[Information given — start]

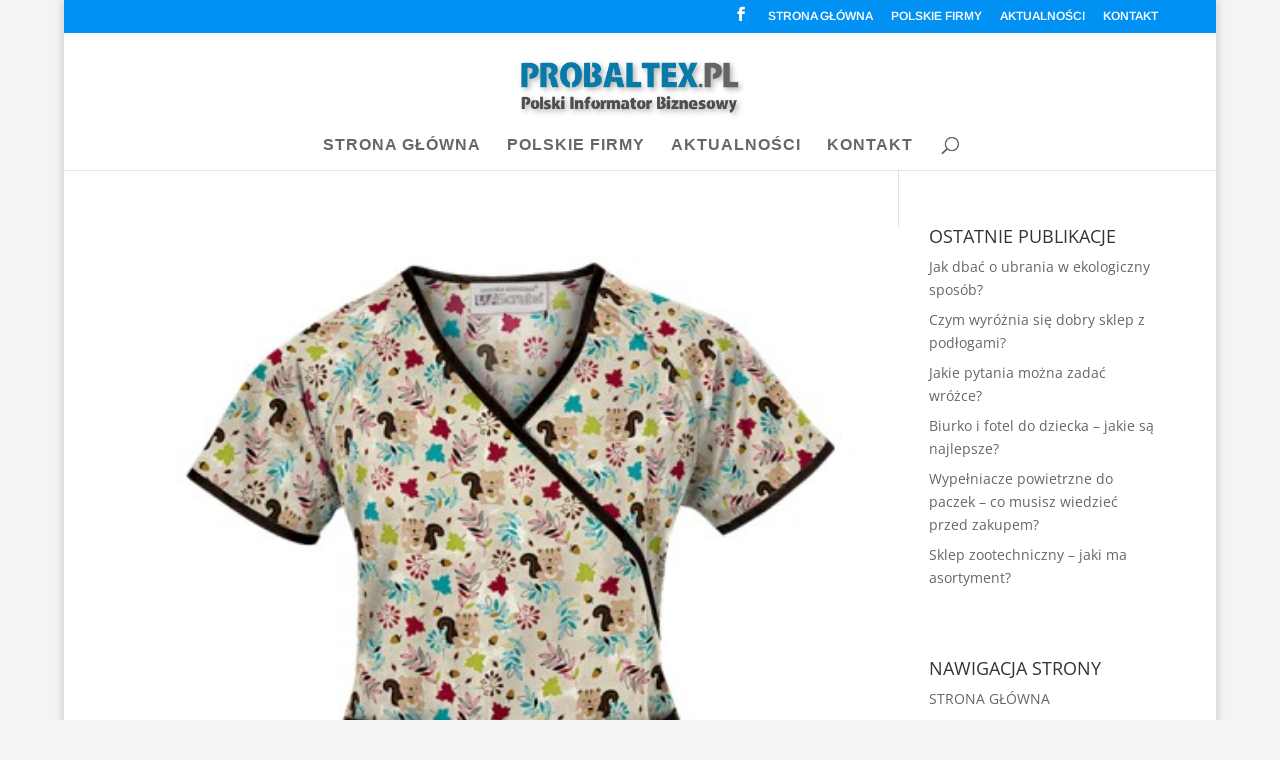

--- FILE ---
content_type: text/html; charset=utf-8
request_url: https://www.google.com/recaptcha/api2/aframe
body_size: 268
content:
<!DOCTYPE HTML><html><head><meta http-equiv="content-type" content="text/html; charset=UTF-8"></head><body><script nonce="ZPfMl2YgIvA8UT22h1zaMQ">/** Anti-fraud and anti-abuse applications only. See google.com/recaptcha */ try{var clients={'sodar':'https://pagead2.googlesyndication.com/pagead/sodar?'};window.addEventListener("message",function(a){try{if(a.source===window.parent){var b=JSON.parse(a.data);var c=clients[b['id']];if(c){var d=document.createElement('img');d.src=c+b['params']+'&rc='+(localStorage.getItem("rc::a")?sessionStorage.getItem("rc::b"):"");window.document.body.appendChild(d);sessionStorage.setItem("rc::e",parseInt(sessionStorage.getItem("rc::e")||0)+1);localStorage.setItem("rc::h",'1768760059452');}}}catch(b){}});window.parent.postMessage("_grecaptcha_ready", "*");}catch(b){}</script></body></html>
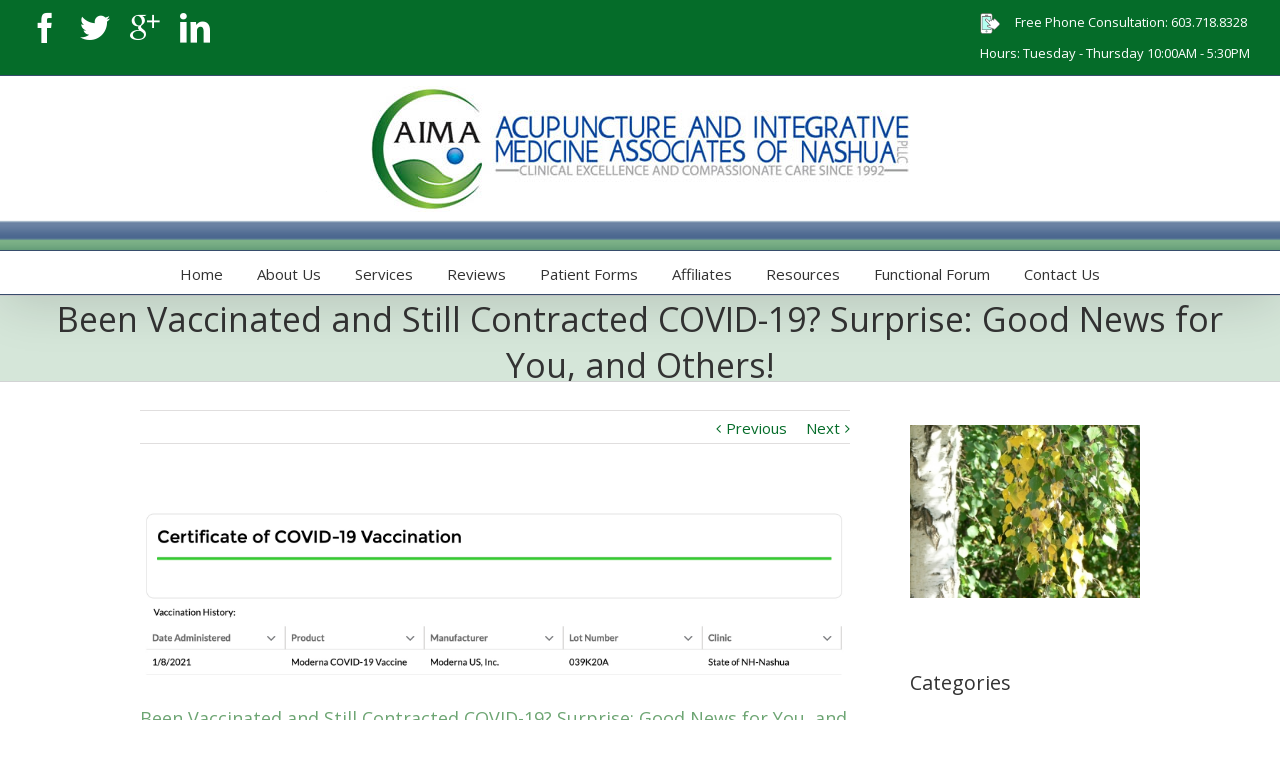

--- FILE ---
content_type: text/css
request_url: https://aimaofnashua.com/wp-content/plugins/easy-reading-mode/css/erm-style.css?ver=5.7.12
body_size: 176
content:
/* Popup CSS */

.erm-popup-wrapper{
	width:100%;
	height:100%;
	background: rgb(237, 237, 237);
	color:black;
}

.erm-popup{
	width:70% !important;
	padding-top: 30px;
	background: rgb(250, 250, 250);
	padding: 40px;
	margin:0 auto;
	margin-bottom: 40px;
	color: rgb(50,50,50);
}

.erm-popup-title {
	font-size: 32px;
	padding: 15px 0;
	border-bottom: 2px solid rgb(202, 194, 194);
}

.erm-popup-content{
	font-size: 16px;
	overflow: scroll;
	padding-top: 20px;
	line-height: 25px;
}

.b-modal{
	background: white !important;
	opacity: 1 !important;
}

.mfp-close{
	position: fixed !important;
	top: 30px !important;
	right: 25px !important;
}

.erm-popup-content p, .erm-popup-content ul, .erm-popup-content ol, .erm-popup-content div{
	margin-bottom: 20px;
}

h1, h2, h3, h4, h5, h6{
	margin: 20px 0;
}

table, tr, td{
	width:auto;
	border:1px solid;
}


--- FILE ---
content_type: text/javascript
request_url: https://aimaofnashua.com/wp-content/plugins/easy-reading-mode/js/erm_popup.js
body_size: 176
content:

[Information given — finish]

Exercise prompt
Return only those lines of the records that contain the string "important".

Exercise answer
	width:70% !important;
	background: white !important;
	opacity: 1 !important;
	position: fixed !important;
	top: 30px !important;
	right: 25px !important;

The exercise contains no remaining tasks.